>> begin Records supplied

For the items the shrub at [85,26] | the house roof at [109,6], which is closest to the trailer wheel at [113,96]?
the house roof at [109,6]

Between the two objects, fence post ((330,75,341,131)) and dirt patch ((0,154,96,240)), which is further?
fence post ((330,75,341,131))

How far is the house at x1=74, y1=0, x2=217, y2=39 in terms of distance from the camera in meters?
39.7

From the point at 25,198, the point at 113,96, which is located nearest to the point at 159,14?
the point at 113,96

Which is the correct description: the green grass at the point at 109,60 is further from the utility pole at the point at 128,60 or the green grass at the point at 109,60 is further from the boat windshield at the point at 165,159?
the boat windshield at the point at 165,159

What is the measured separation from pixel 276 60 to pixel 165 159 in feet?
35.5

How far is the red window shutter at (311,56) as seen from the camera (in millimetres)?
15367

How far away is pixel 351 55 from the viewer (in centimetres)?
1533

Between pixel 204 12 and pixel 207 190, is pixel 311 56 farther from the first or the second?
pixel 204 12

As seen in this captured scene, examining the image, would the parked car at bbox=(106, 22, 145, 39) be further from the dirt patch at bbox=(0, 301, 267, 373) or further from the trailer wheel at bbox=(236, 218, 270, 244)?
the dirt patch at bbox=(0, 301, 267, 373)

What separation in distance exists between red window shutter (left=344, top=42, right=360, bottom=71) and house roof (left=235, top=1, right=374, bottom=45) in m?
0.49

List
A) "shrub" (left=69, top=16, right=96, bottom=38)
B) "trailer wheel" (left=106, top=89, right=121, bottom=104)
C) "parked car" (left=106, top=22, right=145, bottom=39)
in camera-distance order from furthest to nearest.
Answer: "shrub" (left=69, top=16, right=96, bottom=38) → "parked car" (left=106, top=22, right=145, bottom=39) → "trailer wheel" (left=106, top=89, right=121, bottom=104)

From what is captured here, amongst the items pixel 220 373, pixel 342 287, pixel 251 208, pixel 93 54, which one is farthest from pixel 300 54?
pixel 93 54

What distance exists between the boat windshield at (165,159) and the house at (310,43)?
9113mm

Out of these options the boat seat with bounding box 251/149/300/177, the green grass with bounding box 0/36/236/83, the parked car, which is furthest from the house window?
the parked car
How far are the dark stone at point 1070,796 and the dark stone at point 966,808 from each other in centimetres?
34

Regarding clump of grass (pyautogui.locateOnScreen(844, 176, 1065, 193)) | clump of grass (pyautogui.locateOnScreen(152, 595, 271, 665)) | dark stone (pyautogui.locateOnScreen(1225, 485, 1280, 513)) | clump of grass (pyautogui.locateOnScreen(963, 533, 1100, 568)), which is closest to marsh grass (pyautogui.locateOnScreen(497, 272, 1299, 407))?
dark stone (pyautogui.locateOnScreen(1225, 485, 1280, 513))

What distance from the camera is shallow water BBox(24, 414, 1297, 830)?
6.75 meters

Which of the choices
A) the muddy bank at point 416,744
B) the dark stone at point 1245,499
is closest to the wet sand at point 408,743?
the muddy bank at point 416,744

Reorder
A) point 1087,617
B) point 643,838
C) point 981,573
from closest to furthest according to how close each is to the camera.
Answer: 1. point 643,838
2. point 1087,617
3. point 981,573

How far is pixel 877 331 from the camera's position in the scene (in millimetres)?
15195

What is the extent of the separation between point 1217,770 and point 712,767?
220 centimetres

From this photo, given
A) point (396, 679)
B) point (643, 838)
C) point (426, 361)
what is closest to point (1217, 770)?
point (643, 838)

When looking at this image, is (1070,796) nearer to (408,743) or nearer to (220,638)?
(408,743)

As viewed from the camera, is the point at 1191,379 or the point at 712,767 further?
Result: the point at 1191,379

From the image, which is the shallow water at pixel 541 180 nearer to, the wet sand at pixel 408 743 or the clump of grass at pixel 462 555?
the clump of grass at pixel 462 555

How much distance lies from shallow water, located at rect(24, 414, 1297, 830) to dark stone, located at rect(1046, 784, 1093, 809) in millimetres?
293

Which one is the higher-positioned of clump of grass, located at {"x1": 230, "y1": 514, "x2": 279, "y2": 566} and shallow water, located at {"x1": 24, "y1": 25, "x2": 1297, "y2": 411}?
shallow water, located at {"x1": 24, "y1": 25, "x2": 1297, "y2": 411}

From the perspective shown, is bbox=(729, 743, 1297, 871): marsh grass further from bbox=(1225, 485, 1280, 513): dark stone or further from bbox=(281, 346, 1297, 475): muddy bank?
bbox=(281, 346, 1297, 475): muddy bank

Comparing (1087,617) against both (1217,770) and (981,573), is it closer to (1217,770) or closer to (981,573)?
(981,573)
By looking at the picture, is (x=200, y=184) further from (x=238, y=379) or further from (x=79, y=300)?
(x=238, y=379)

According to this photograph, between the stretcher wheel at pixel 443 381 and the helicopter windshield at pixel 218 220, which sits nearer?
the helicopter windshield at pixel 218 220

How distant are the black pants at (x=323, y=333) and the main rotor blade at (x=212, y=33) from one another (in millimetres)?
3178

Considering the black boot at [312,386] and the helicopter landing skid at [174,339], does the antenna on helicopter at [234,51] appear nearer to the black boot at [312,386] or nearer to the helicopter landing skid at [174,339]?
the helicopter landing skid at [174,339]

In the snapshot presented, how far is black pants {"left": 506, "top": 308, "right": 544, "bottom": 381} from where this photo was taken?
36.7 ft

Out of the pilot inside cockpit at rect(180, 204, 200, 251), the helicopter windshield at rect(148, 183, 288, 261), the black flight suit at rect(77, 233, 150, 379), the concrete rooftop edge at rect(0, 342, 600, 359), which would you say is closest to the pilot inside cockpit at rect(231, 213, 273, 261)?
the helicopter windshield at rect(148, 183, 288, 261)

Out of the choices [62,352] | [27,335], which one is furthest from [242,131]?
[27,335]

>> end Records supplied

[Given request] Copy the data word for word, from the line containing "According to this" through the end of the data.

[Result for this exercise]
According to this photograph, between the stretcher wheel at pixel 443 381 and the helicopter windshield at pixel 218 220, which sits nearer?
the helicopter windshield at pixel 218 220

How distant are the black pants at (x=323, y=333) and the main rotor blade at (x=212, y=33) from one another (in millimetres)?
3178

Considering the black boot at [312,386] and the helicopter landing skid at [174,339], does the antenna on helicopter at [234,51] appear nearer to the black boot at [312,386] or nearer to the helicopter landing skid at [174,339]?
the helicopter landing skid at [174,339]

In the snapshot presented, how far is black pants {"left": 506, "top": 308, "right": 544, "bottom": 381} from where this photo was taken?
36.7 ft

Out of the pilot inside cockpit at rect(180, 204, 200, 251), the helicopter windshield at rect(148, 183, 288, 261), the black flight suit at rect(77, 233, 150, 379), the concrete rooftop edge at rect(0, 342, 600, 359), which would you say is closest to the pilot inside cockpit at rect(231, 213, 273, 261)?
the helicopter windshield at rect(148, 183, 288, 261)

Out of the choices [62,352] | [27,335], which one is furthest from [242,131]?
[27,335]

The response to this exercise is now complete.